■ **Exercise set**
**1)** By what vote did the City Council approve the Watershed Protection Ordinance changes described in the article?
**2)** In the watershed ordinance article, why did the rewrite need a super-majority of City Council?
**3)** Carry on the article about the Watershed Protection Ordinance rewrite, starting after its final sentence.

■ **Supplied text**
• • •

Watershed Protection Ordinance gets first rewrite in 28 years

City Council members took something of a strange path getting there but in the end, they approved the first major changes to the city’s Watershed Protection Ordinance since 1986 on a 7-0 vote.

 

Because the ordinance rewrite also involved changes to the Save Our Springs Ordinance, it required a super-majority of City Council to vote in its favor. Council Member Laura Morrison used that to her advantage, declaring she would not support changes to the Barton Springs Redevelopment Exception.

 

Morrison proposed an amendment eliminating changes to the redevelopment exception. That amendment was seconded by Council Member Kathie Tovo. Ultimately Mayor Lee Leffingwell accepted it as a friendly amendment, though he explained he was supporting it “reluctantly, and in the most passive way possible.”

 

“I think it’s very unfortunate. We have an opportunity here to make real improvement, not rhetorical improvement to water quality in the Barton Springs Zone and we’re passing it by. At the same time, it’s not going to be worth losing all the good things in this ordinance,” said Leffingwell. “I’m as capable as the next person of realizing when the train is coming down the tracks.”

 

He was not alone in his passive support.

 

“I think that, regardless of the merits of this particular amendment, we need to get this whole ordinance done. And it will not pass because this part of it requires a super-majority… I don’t see any way to get the ordinance passed with these items in it without the amendments,” said Council Member Chris Riley.

 

Council Member Bill Spelman was more succinct.

 

“I disagree with you, but I’m going to vote for you anyway,” said Spelman, to Morrison.

 

Many in the environmental community are concerned that relaxing the redevelopment exception would weaken the SOS Ordinance.

 

Leffingwell strongly disagreed, and explained that the changes were aimed at the more than 50 percent of properties in the Barton Springs Zone built prior to the SOS Ordinance that have little or no water quality controls.

• • •

Collected data
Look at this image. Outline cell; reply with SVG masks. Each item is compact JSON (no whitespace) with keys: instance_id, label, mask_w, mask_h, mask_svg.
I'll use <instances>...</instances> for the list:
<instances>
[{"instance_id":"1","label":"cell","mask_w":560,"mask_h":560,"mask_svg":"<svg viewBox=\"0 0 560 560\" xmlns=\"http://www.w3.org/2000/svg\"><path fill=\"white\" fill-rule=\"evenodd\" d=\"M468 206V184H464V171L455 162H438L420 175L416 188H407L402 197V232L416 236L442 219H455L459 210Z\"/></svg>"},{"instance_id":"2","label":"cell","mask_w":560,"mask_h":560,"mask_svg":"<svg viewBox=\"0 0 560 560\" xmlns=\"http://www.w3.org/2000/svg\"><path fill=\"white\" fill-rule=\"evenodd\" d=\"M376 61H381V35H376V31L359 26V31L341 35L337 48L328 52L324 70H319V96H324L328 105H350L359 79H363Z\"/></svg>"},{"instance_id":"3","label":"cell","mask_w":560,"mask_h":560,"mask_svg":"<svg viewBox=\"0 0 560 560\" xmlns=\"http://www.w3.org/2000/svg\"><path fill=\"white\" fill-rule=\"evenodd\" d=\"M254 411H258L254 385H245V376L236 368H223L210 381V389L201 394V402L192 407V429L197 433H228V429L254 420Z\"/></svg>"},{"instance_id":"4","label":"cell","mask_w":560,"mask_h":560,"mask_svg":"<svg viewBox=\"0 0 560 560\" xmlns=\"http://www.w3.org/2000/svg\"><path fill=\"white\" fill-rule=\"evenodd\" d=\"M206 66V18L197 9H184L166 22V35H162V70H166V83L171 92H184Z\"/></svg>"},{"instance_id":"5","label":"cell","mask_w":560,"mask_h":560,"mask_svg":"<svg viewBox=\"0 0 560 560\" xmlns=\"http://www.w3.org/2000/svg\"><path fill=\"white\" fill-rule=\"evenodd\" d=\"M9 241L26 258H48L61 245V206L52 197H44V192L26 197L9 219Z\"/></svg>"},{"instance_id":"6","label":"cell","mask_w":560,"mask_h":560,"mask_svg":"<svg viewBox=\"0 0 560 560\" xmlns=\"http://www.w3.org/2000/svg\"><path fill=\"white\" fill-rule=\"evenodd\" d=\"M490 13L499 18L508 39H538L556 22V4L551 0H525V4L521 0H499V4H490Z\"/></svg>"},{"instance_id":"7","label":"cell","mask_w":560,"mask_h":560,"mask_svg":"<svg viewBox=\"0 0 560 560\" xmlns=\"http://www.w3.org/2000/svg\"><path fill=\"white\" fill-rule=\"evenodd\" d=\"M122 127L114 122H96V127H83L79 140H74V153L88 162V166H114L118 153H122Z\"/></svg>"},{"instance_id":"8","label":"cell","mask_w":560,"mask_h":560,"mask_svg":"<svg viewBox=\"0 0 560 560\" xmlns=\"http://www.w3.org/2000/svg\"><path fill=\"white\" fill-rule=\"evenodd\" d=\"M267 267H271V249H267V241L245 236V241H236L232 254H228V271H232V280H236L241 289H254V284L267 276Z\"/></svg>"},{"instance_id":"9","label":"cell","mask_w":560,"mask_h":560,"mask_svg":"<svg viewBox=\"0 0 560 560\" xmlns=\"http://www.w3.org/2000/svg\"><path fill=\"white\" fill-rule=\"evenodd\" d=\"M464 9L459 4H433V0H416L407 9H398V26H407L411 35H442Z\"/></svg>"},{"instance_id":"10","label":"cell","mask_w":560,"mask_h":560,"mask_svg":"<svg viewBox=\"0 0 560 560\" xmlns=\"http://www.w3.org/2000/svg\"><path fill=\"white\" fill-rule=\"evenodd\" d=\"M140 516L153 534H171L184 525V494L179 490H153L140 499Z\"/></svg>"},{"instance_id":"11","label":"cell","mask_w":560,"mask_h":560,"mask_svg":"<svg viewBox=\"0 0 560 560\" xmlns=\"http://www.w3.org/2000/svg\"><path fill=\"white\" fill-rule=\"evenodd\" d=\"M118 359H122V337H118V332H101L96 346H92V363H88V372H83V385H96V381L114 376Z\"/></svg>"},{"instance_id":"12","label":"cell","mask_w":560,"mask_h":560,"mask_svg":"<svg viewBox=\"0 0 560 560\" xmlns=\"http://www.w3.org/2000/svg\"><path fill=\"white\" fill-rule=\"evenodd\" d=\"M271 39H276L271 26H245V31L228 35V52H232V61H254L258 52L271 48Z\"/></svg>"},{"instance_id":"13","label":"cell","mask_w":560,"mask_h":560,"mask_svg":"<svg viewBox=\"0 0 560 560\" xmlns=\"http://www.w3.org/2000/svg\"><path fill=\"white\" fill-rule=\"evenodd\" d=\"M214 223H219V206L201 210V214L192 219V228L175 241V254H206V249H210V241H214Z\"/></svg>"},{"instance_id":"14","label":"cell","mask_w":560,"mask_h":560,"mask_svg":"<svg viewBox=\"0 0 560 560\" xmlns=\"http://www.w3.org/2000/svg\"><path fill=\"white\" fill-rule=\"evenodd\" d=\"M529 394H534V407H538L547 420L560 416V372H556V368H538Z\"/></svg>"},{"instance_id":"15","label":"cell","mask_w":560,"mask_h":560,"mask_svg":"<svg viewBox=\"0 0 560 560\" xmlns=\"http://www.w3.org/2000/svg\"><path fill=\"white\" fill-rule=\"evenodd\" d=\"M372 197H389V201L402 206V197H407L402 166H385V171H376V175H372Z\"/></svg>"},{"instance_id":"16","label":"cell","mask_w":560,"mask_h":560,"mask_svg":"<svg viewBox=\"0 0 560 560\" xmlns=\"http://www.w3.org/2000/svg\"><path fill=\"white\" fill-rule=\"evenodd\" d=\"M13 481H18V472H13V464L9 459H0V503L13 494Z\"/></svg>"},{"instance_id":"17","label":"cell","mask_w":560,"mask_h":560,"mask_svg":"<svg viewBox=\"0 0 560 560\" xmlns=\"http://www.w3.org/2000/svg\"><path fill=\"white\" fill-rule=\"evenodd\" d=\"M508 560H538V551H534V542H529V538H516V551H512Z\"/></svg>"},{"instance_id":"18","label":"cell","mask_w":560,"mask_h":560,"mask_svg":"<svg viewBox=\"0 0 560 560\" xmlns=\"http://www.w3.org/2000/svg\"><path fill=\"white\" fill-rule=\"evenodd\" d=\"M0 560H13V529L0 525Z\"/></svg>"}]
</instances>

• • •

■ **Set of answers**
**1)** 7-0

**2)** The rewrite needed a super-majority because it also involved changes to the Save Our Springs Ordinance.

**3)**
“The whole purpose of the redevelopment exception in the first place was to improve water quality,” said Leffingwell.

 

Matt Hollon, environmental division manager at Austin Watershed Protection, said the proposed changes were intended to make retrofitting easier, which would lead to an improvement in water quality in the Barton Springs Zone. He noted that only two people have used the current incarnation of the redevelopment exception over the past six or seven years.

 

Morrison said that, in her opinion, such a significant change to the SOS Ordinance merited a separate, in-depth discussion outside of the discussion of the larger Watershed Protection Ordinance.

 

Council also approved an amendment proposed by Leffingwell that changed the water quality control trigger from 5,000 square feet of impervious cover to 8,000 feet. Leffingwell said that though some were pushing for 10,000 square feet, after some research he settled on a trigger of 8,000 because it is the standard used by the Lower Colorado River Authority, and also most closely resembled the old standard, which was 20 percent impervious cover.

 

Projects that exceed 8,000 square feet of impervious cover will now be required to provide water quality controls or a fee-in-lieu.

 

Though they took up the majority of the discussion, both changes to the ordinance represented only a sliver of the massive ordinance, which has been years in the making. The biggest changes will be in the suburban watersheds, which did not previously have the same level of regulation as the urban watersheds.

 

Morrison declined to wield the super-majority leverage to get her way in all respects. Though she proposed an amendment that would have altered a section of the ordinance that eliminated factoring-in of public roadways when calculating impervious cover, and though Council Member Mike Martinez assumed she would leverage her power to get her way, Morrison assured him this was not the case. The motion subsequently failed.

 

Just prior to the vote, Leffingwell took the opportunity to posthumously recognize Watershed Protection’s Mike Lyday, who passed away this past December, and thank him for his work on the project.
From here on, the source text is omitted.